__DESCRIPTION OF THE TASK__: The records are to be repeated in full, with the images removed.

________________________________________

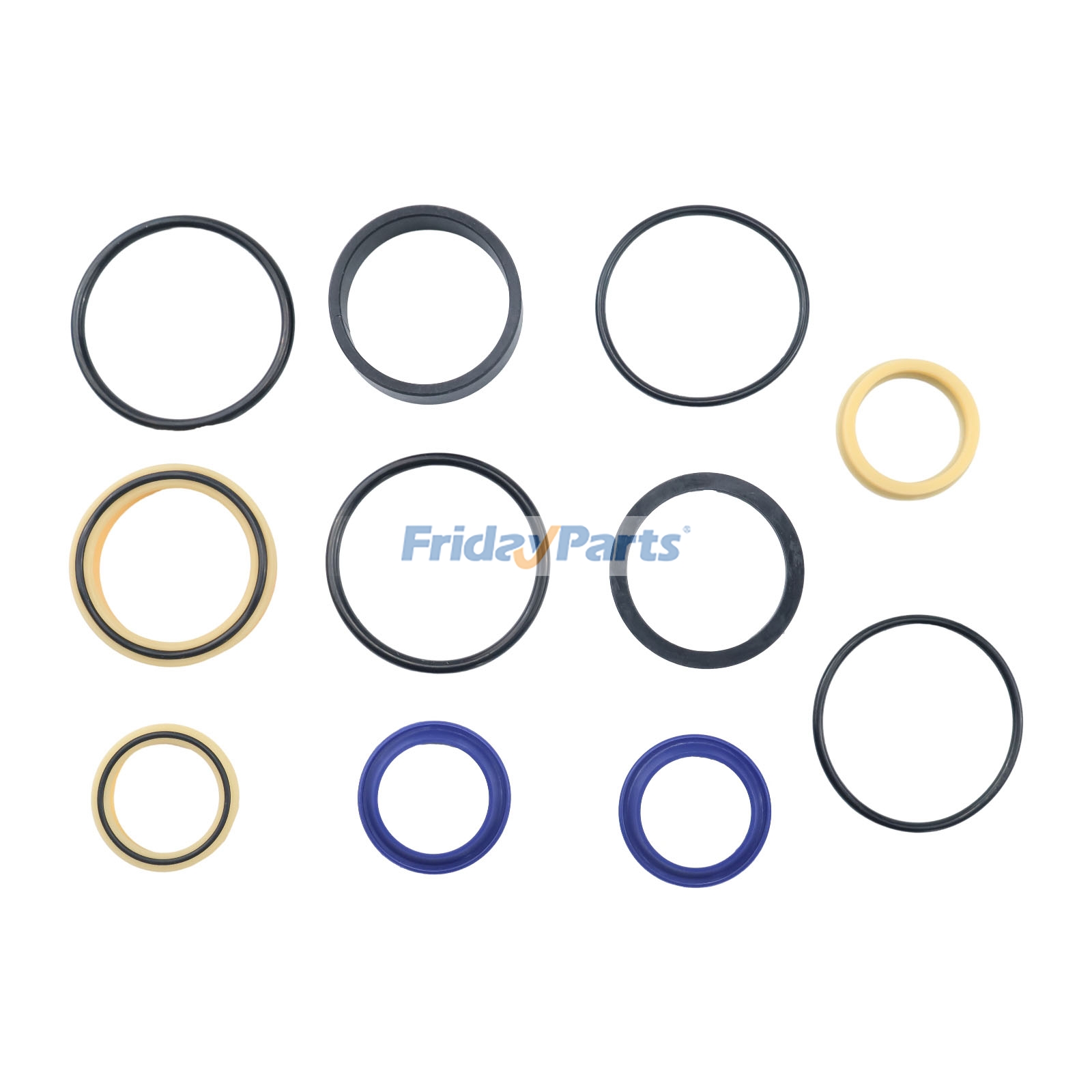 Steer Cylinder Seal Kit 121090 for Skyjack SJ12 SJ16 SJIII3015 SJII3215 SJII3219 SJIII3215 SJIII3219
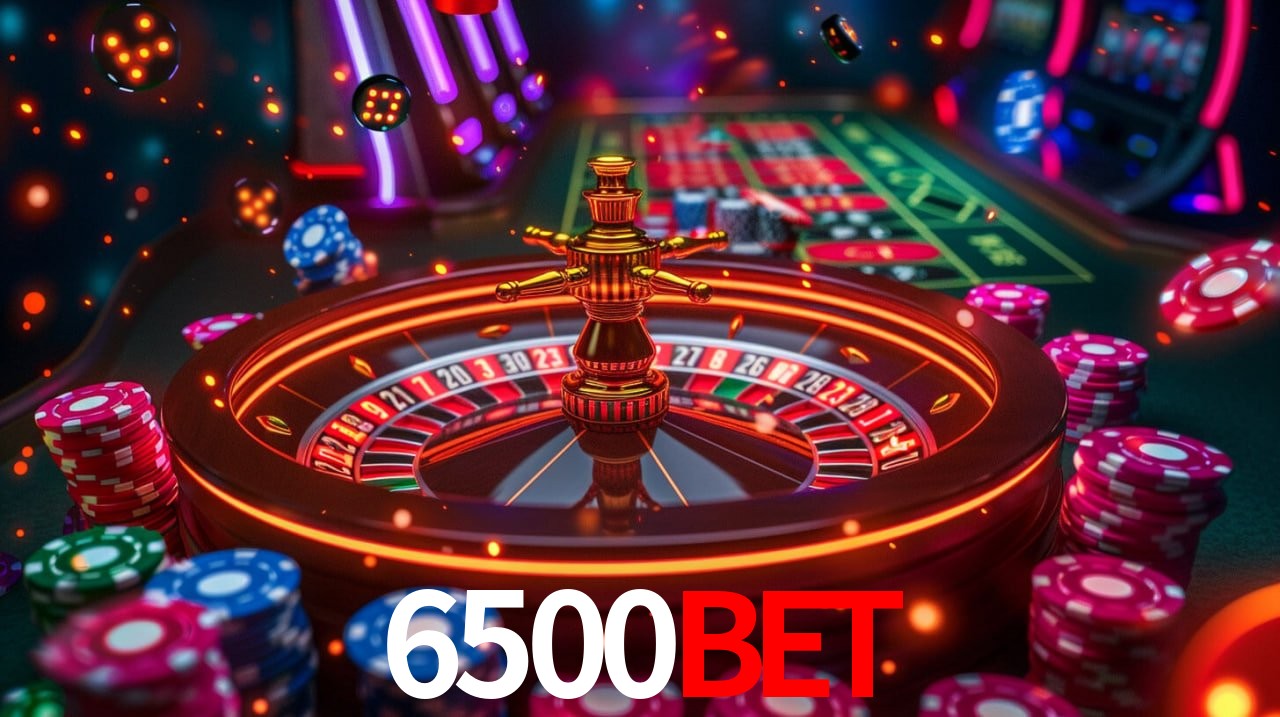 Mesa de Roleta 6500bet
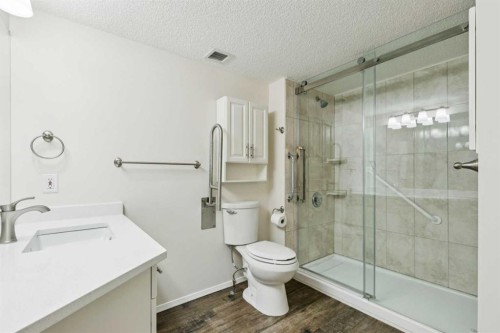 2309-2309 Hawksbrow Point Nw, Calgary, AB - Indoor Photo Showing Bathroom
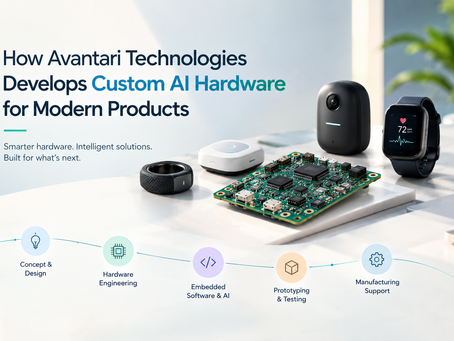How Avantari Technologies Develops Custom AI Hardware for Modern Products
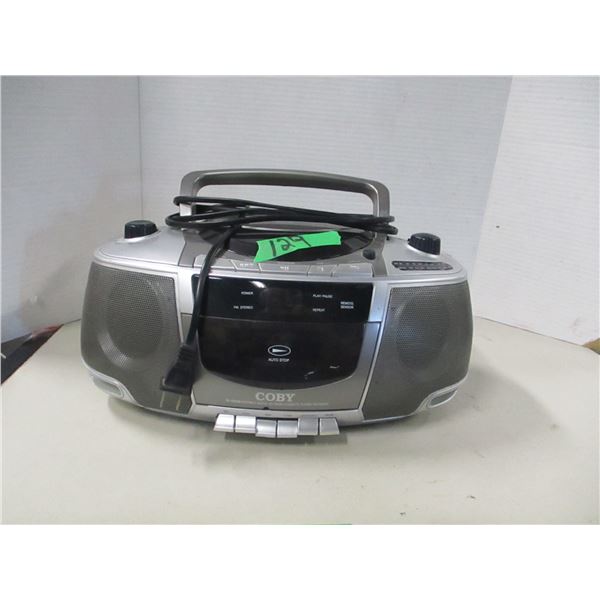 ESTATE:  PORTABLE STEREO
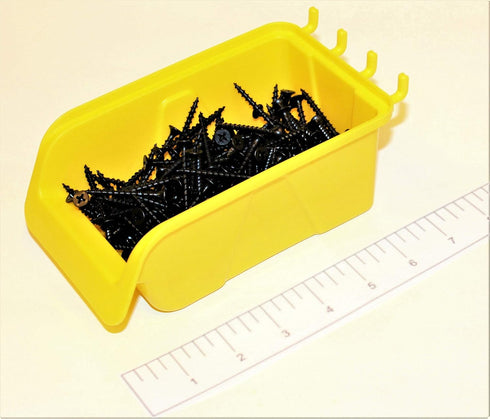WallPeg Peg Board Bins Kit - Hook to Peg Board Panels PB-7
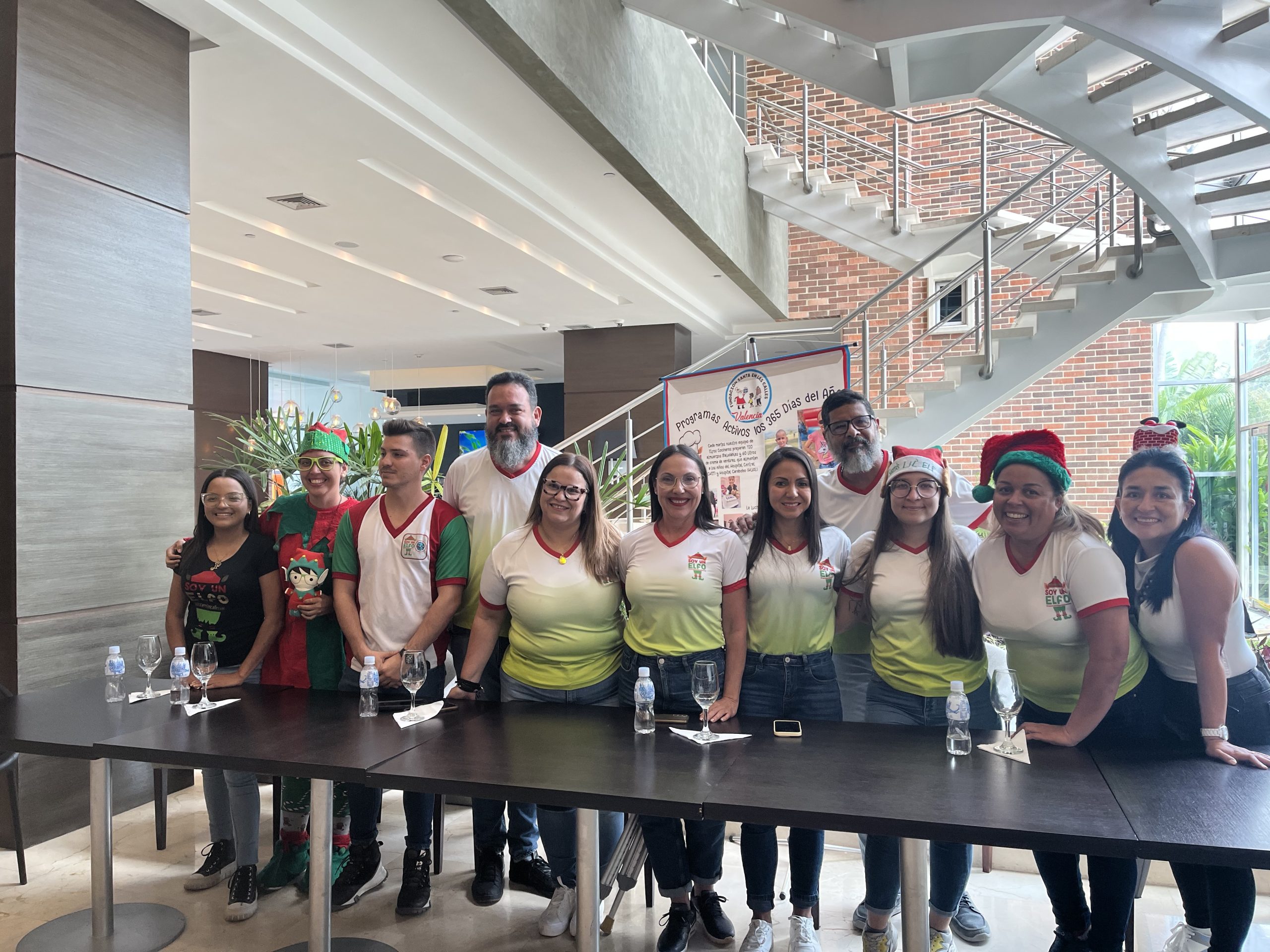 Valencia se llenará  de alegría con la llegada del Taller de Santa y su mensaje de amor en Navidad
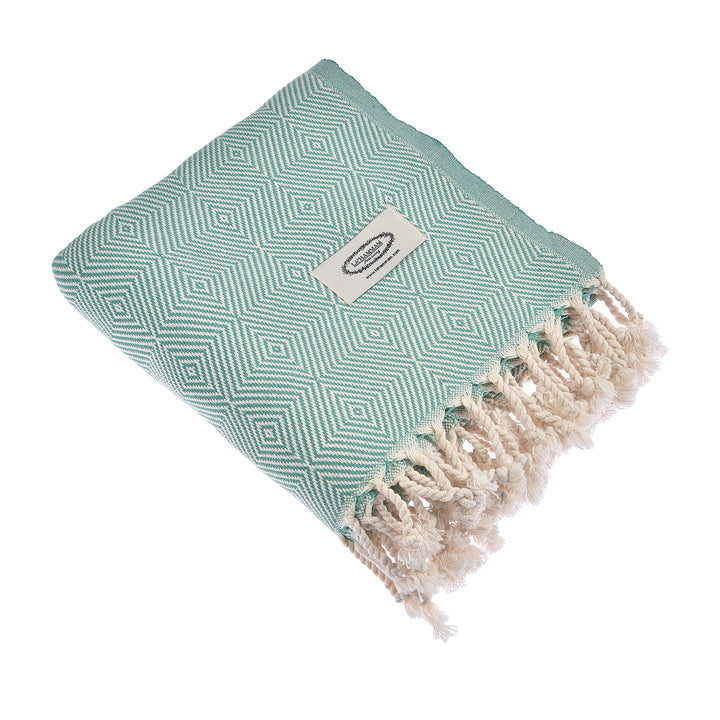 Asia Pure Cotton Beach Towel by La'Hammam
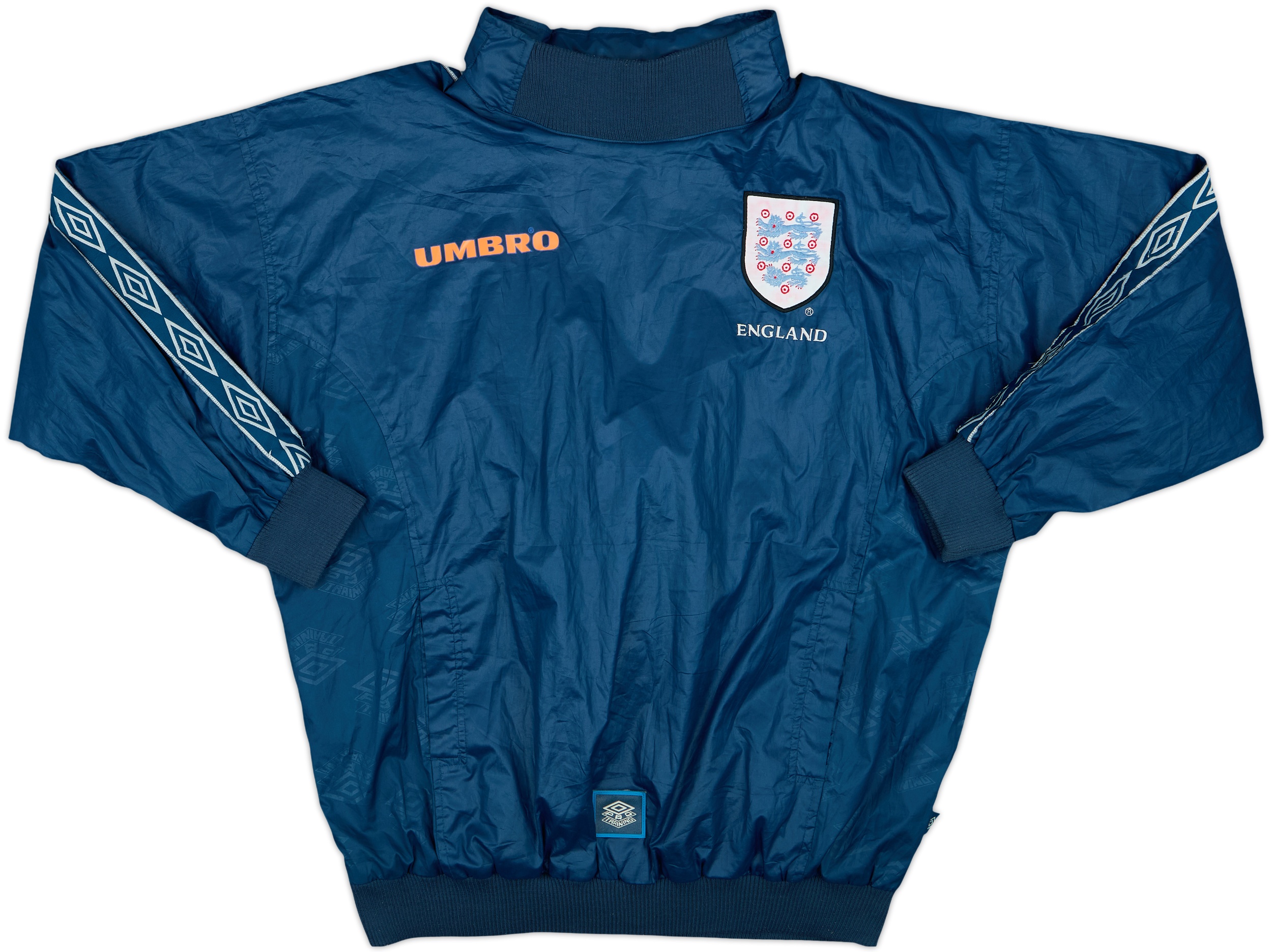 1998-00 England Umbro Drill Top - 6/10 - (XXL)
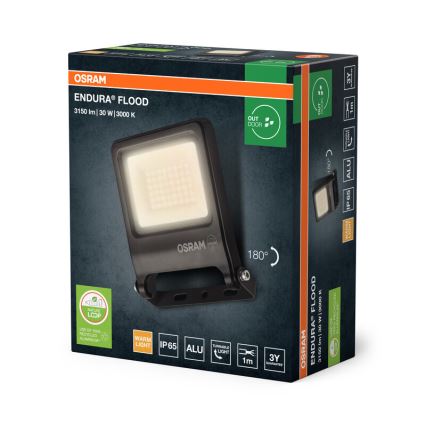 Osram - LED prožektorius ENDURA LED/30W/230V 3000K IP65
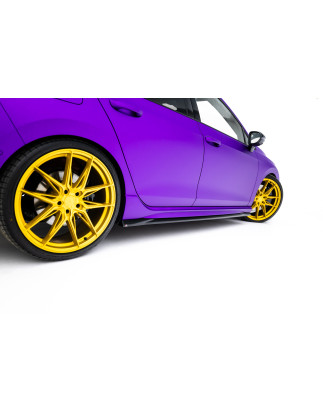 Diffusori minigonne V.5 Volkswagen Golf R  Mk8 / Mk8 Facelift (Cod. M-VW-GO-8F-R-SD2G)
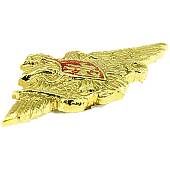 Знак фрачный Герб ВС ( Вооруженные силы ) РФ на пимсе (2302094) - ВОЕНТОРГ ТЫЛОВИК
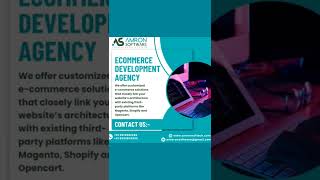 Ecommerce Web Design And Development Company in Canada, United States - Amron Software #ytshorts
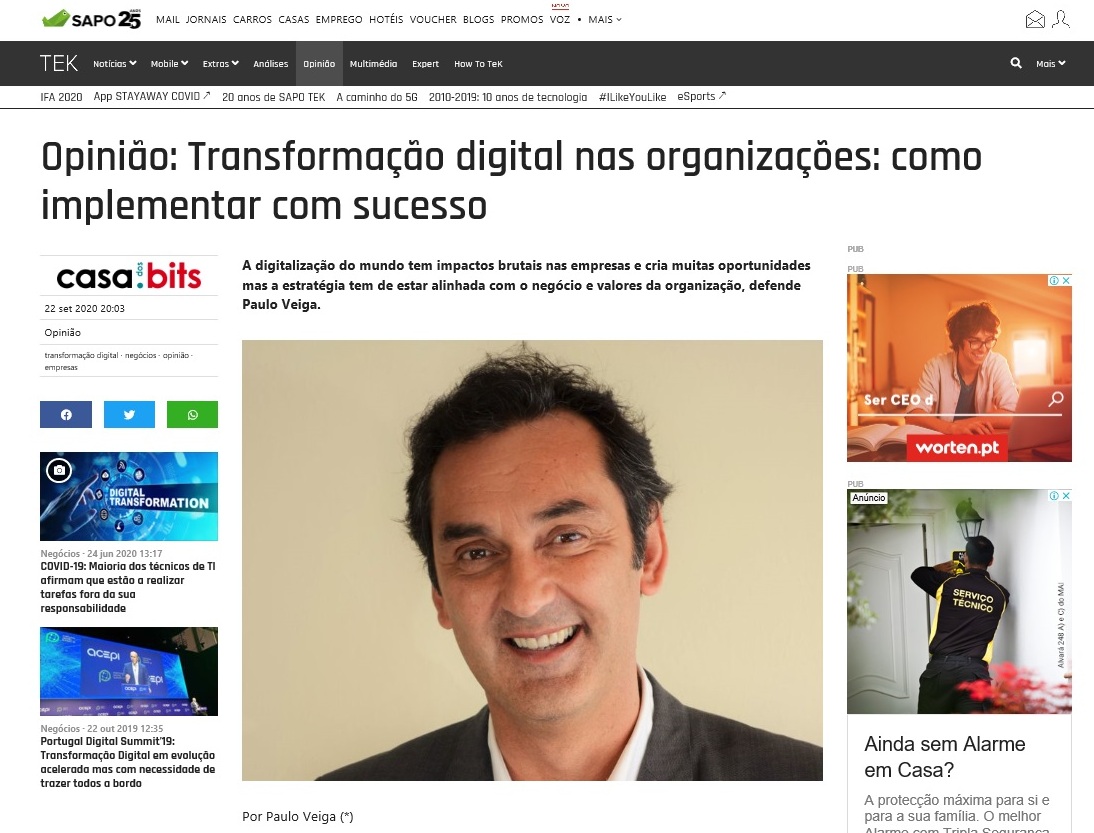 Transformação digital nas organizações: como implementar com sucesso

________________________________________

__RESPONSE BOX__:
 Steer Cylinder Seal Kit 121090 for Skyjack SJ12 SJ16 SJIII3015 SJII3215 SJII3219 SJIII3215 SJIII3219
 Mesa de Roleta 6500bet
 2309-2309 Hawksbrow Point Nw, Calgary, AB - Indoor Photo Showing Bathroom
How Avantari Technologies Develops Custom AI Hardware for Modern Products
 ESTATE:  PORTABLE STEREO
WallPeg Peg Board Bins Kit - Hook to Peg Board Panels PB-7
 Valencia se llenará  de alegría con la llegada del Taller de Santa y su mensaje de amor en Navidad
 Asia Pure Cotton Beach Towel by La'Hammam
 1998-00 England Umbro Drill Top - 6/10 - (XXL)
 Osram - LED prožektorius ENDURA LED/30W/230V 3000K IP65
 Diffusori minigonne V.5 Volkswagen Golf R  Mk8 / Mk8 Facelift (Cod. M-VW-GO-8F-R-SD2G)
 Знак фрачный Герб ВС ( Вооруженные силы ) РФ на пимсе (2302094) - ВОЕНТОРГ ТЫЛОВИК
 Ecommerce Web Design And Development Company in Canada, United States - Amron Software #ytshorts
 Transformação digital nas organizações: como implementar com sucesso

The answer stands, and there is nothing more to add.